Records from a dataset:

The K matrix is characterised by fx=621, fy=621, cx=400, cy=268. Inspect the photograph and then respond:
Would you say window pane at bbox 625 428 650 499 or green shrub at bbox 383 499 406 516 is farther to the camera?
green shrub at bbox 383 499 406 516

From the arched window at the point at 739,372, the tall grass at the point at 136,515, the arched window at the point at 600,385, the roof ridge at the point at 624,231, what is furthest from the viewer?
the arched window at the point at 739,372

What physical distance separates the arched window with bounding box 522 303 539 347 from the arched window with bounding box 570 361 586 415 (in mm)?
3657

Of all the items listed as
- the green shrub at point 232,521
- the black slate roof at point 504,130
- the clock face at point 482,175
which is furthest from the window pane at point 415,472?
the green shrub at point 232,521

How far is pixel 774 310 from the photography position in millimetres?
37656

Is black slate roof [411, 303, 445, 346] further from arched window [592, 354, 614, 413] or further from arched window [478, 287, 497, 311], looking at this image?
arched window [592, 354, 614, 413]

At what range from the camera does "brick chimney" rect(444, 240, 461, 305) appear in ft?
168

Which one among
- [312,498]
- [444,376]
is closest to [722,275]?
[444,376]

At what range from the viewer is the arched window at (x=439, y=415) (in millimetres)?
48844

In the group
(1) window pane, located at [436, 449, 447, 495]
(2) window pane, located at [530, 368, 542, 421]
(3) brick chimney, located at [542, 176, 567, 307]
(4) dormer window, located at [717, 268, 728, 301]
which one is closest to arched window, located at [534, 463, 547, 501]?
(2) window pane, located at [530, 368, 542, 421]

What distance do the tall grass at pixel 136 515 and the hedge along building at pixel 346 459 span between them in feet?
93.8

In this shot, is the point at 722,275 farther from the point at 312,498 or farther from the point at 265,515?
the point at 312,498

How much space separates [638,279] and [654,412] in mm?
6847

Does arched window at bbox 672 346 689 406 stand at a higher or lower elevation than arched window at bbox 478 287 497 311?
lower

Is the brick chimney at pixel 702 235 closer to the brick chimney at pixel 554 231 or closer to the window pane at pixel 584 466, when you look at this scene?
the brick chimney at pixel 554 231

==

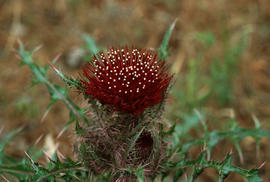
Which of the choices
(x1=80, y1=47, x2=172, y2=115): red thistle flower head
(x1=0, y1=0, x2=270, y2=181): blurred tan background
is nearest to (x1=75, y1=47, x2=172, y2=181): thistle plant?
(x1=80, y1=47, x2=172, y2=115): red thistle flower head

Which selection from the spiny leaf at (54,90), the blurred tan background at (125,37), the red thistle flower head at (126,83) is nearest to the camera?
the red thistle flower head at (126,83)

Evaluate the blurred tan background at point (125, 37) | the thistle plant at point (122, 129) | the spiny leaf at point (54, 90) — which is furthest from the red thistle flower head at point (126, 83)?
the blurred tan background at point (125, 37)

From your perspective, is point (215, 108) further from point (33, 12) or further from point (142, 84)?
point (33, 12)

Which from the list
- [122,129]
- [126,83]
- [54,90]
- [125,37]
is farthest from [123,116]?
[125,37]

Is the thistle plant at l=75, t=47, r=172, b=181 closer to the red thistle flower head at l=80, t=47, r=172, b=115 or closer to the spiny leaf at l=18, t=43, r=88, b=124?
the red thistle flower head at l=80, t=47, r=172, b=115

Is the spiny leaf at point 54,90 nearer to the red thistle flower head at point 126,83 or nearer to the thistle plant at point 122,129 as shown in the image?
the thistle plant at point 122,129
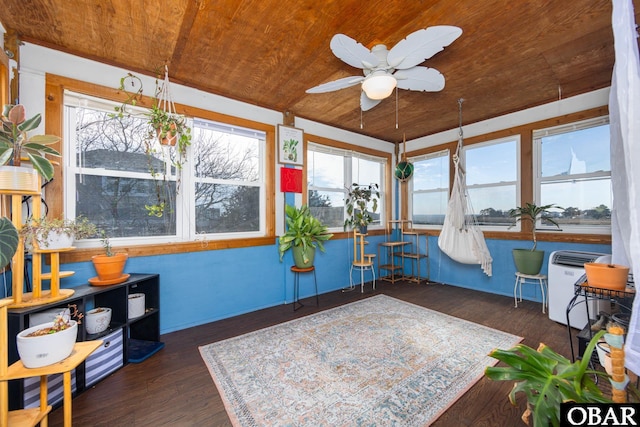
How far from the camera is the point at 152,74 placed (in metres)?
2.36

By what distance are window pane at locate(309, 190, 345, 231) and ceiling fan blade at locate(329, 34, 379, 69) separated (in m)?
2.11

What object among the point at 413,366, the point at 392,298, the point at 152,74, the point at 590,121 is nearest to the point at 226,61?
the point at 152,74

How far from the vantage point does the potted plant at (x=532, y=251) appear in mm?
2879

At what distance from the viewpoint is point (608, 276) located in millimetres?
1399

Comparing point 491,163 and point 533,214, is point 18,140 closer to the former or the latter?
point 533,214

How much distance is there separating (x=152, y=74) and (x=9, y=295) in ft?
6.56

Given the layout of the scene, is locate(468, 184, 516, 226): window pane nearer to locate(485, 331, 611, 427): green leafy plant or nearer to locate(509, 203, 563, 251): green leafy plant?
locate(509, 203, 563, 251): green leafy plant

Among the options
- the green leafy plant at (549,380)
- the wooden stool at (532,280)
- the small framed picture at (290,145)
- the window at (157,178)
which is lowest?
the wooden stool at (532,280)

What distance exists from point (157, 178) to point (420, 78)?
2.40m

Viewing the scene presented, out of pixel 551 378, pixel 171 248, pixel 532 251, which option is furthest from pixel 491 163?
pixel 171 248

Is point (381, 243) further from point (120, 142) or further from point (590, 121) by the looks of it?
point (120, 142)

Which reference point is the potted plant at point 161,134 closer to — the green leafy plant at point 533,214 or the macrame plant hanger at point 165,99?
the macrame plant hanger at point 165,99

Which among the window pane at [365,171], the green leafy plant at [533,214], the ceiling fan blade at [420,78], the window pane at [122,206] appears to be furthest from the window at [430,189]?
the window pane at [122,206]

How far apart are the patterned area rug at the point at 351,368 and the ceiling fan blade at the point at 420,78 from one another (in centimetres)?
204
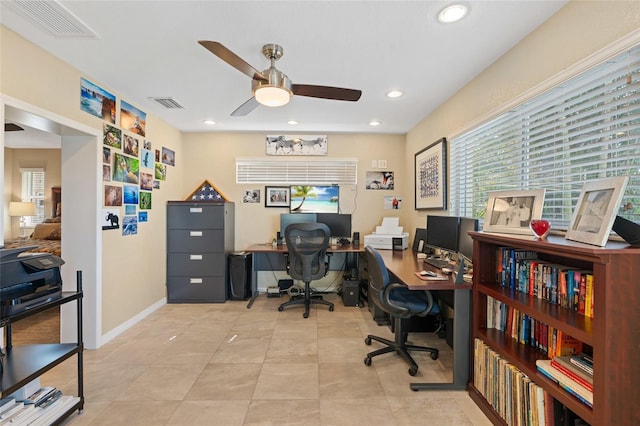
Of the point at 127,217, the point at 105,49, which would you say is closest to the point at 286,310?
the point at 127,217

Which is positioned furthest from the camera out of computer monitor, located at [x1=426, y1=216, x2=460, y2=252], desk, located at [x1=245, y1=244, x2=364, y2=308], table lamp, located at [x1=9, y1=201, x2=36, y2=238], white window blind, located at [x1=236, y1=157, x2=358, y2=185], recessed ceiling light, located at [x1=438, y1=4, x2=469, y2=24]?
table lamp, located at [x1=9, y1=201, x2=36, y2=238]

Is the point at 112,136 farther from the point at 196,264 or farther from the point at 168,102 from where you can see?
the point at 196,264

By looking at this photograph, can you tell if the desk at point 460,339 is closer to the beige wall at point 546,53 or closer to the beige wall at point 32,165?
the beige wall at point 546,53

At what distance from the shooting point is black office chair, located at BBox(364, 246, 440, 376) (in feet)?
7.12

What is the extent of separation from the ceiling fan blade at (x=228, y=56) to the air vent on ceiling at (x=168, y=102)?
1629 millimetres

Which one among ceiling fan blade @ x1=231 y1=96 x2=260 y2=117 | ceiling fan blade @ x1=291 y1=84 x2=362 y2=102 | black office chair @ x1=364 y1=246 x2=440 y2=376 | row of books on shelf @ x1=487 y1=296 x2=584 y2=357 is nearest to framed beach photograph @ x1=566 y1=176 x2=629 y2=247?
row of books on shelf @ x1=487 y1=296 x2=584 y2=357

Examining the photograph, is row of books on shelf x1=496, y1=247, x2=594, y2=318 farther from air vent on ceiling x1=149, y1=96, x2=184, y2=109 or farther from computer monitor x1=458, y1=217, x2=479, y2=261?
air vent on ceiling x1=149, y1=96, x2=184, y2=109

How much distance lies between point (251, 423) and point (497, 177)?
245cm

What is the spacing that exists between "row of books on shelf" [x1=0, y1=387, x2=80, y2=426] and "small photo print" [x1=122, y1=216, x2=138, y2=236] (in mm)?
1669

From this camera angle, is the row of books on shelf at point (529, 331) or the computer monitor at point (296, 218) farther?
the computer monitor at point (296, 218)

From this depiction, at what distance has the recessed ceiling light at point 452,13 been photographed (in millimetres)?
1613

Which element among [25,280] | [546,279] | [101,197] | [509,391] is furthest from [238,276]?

**Required task:**
Which lines of the records contain the string "blurred"? Show every such line in full.

**Written solution:**
(x1=0, y1=0, x2=270, y2=181): blurred tan background
Which selection from the spiny leaf at (54,90), the blurred tan background at (125,37), the red thistle flower head at (126,83) is nearest to the camera?
Evaluate the blurred tan background at point (125, 37) | the thistle plant at point (122, 129) | the spiny leaf at point (54, 90) — which is furthest from the red thistle flower head at point (126, 83)?
the blurred tan background at point (125, 37)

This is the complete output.